GOAL: Return every line of the material exactly.

[START DATA RECORDS]

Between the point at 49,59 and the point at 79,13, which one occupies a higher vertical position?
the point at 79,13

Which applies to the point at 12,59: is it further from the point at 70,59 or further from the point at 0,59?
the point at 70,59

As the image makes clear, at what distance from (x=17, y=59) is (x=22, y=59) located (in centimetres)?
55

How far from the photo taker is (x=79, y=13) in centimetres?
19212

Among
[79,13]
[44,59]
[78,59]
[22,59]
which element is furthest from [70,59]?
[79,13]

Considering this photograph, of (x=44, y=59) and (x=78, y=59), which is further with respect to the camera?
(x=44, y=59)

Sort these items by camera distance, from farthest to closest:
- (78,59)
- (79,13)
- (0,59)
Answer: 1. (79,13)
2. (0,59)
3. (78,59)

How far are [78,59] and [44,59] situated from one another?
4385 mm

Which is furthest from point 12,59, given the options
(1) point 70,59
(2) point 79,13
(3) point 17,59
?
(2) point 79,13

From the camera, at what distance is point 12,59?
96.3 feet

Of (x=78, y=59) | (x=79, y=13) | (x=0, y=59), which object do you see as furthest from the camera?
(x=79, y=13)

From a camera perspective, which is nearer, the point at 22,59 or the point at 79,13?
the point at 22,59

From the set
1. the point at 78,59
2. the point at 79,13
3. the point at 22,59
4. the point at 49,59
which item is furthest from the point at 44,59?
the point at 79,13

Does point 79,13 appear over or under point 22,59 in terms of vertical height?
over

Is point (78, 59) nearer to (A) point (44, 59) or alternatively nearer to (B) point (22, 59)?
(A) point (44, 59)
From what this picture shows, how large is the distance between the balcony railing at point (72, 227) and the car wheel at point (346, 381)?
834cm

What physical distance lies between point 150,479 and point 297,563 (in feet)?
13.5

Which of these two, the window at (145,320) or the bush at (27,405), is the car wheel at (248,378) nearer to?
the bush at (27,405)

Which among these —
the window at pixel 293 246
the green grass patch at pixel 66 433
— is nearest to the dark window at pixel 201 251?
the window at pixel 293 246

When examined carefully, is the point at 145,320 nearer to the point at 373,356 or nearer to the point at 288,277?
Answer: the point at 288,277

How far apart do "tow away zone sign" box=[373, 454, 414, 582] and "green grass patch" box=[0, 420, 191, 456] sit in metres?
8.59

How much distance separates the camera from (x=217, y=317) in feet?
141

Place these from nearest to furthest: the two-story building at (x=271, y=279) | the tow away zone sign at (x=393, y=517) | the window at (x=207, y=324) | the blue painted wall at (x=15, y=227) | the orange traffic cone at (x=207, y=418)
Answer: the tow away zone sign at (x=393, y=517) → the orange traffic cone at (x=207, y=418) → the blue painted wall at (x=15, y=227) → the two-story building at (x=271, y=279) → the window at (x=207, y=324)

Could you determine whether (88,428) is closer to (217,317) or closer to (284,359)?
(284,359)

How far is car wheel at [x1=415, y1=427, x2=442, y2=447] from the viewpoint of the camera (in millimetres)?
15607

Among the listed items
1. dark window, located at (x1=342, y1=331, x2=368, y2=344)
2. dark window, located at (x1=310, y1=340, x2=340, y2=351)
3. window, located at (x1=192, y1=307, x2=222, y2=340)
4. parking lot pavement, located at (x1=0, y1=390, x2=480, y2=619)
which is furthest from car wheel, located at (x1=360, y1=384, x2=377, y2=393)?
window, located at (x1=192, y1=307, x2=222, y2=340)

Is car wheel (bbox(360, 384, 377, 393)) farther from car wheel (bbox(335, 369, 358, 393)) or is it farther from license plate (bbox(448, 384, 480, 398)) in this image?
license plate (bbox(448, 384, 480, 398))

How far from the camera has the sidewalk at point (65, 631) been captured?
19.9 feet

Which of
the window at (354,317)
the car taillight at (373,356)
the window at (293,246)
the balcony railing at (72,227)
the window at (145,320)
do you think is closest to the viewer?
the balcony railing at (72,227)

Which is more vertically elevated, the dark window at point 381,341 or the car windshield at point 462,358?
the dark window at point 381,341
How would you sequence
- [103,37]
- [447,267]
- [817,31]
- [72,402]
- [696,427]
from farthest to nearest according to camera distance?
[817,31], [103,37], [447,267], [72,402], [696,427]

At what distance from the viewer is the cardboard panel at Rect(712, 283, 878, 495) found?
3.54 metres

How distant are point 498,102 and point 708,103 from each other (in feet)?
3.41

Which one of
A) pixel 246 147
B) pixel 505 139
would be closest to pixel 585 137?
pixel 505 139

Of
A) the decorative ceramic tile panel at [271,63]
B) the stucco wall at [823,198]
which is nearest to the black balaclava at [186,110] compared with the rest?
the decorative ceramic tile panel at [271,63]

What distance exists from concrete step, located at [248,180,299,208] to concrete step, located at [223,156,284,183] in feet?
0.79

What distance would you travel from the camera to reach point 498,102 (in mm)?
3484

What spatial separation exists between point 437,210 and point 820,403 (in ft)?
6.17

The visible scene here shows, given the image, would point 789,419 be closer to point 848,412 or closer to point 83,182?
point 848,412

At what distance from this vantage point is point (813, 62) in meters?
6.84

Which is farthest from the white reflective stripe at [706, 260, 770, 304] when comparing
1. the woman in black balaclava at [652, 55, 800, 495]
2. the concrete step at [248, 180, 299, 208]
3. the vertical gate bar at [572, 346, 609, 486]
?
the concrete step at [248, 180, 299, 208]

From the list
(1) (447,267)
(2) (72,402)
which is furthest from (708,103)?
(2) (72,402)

[END DATA RECORDS]

ANSWER TO THIS TASK:
Between the point at 49,59 and the point at 79,13, which one occupies a higher vertical position?
the point at 79,13

Which applies to the point at 12,59: is it further from the point at 70,59 or further from the point at 0,59?
the point at 70,59

As the image makes clear, at what distance from (x=17, y=59) is (x=22, y=59) located (in centimetres)?
55

How far from the photo taker is (x=79, y=13) in centimetres?
19212

Among
[79,13]
[44,59]
[78,59]
[22,59]
which element is furthest from [70,59]?
[79,13]

Considering this photograph, of (x=44, y=59) and (x=78, y=59), which is further with respect to the camera?
(x=44, y=59)

Sort these items by camera distance, from farthest to closest:
- (78,59)
- (79,13)
- (0,59)
Answer: 1. (79,13)
2. (0,59)
3. (78,59)

How far are [78,59] and [44,59] situated from one another?
4385 mm

Which is furthest from point 12,59, given the options
(1) point 70,59
(2) point 79,13
(3) point 17,59
?
(2) point 79,13

From the camera, at what distance is point 12,59?
96.3 feet

Of (x=78, y=59) | (x=79, y=13) | (x=0, y=59), which object do you see as furthest from the camera?
(x=79, y=13)

From a camera perspective, which is nearer, the point at 22,59 or the point at 79,13?
the point at 22,59

From the set
1. the point at 78,59
2. the point at 79,13
3. the point at 22,59
4. the point at 49,59
which item is furthest from the point at 44,59?
the point at 79,13

Does point 79,13 appear over or under point 22,59 in terms of vertical height?
over

Is point (78, 59) nearer to (A) point (44, 59) or alternatively nearer to (B) point (22, 59)?
(A) point (44, 59)
From what this picture shows, how large is the distance between the balcony railing at point (72, 227) and the car wheel at point (346, 381)?
834cm

What physical distance lies between point 150,479 and point 297,563 (in feet)?
13.5

Which of these two, the window at (145,320) or the bush at (27,405), is the car wheel at (248,378) nearer to?
the bush at (27,405)

Which among these —
the window at pixel 293 246
the green grass patch at pixel 66 433
— is nearest to the dark window at pixel 201 251?
the window at pixel 293 246

When examined carefully, is the point at 145,320 nearer to the point at 373,356 or nearer to the point at 288,277?
Answer: the point at 288,277

How far apart do "tow away zone sign" box=[373, 454, 414, 582] and "green grass patch" box=[0, 420, 191, 456] sit in metres?
8.59

How much distance separates the camera from (x=217, y=317) in feet?
141

Place these from nearest to furthest: the two-story building at (x=271, y=279) | the tow away zone sign at (x=393, y=517) | the window at (x=207, y=324) | the blue painted wall at (x=15, y=227) | the orange traffic cone at (x=207, y=418)
Answer: the tow away zone sign at (x=393, y=517) → the orange traffic cone at (x=207, y=418) → the blue painted wall at (x=15, y=227) → the two-story building at (x=271, y=279) → the window at (x=207, y=324)

Could you determine whether (88,428) is closer to (217,317) or closer to (284,359)?
(284,359)

How far is car wheel at [x1=415, y1=427, x2=442, y2=447] from the viewpoint of the camera (in millimetres)?
15607

Among the listed items
1. dark window, located at (x1=342, y1=331, x2=368, y2=344)
2. dark window, located at (x1=310, y1=340, x2=340, y2=351)
3. window, located at (x1=192, y1=307, x2=222, y2=340)
4. parking lot pavement, located at (x1=0, y1=390, x2=480, y2=619)
which is furthest from car wheel, located at (x1=360, y1=384, x2=377, y2=393)?
window, located at (x1=192, y1=307, x2=222, y2=340)

Is car wheel (bbox(360, 384, 377, 393)) farther from car wheel (bbox(335, 369, 358, 393)) or is it farther from license plate (bbox(448, 384, 480, 398)) in this image?
license plate (bbox(448, 384, 480, 398))

How far from the camera has the sidewalk at point (65, 631) been captured?
19.9 feet

Which of
the window at (354,317)
the car taillight at (373,356)
the window at (293,246)
the balcony railing at (72,227)
the window at (145,320)
do you think is closest to the viewer?
the balcony railing at (72,227)

Which is more vertically elevated, the dark window at point 381,341 or the car windshield at point 462,358?
the dark window at point 381,341
How would you sequence
- [103,37]
- [447,267]
- [817,31]
- [72,402]
- [696,427]
from farthest to nearest according to camera distance?
[817,31], [103,37], [447,267], [72,402], [696,427]

At what distance from the viewer is the cardboard panel at Rect(712, 283, 878, 495) found?
3.54 metres

How distant are point 498,102 and point 708,103 from each other (in feet)?
3.41

Which one of
A) pixel 246 147
B) pixel 505 139
would be closest to pixel 585 137?
pixel 505 139

Of
A) the decorative ceramic tile panel at [271,63]
B) the stucco wall at [823,198]
which is nearest to the black balaclava at [186,110] compared with the rest?
the decorative ceramic tile panel at [271,63]

What distance exists from concrete step, located at [248,180,299,208] to concrete step, located at [223,156,284,183] in feet?
0.79

What distance would you travel from the camera to reach point 498,102 (in mm)?
3484

What spatial separation exists between point 437,210 and point 820,403 (in ft)?
6.17

The visible scene here shows, given the image, would point 789,419 be closer to point 848,412 or closer to point 83,182?
point 848,412

At what distance from this vantage point is point (813, 62) in meters?
6.84

Which is farthest from the white reflective stripe at [706, 260, 770, 304] when comparing
1. the woman in black balaclava at [652, 55, 800, 495]
2. the concrete step at [248, 180, 299, 208]
3. the vertical gate bar at [572, 346, 609, 486]
?
the concrete step at [248, 180, 299, 208]

From the list
(1) (447,267)
(2) (72,402)
which is furthest from (708,103)?
(2) (72,402)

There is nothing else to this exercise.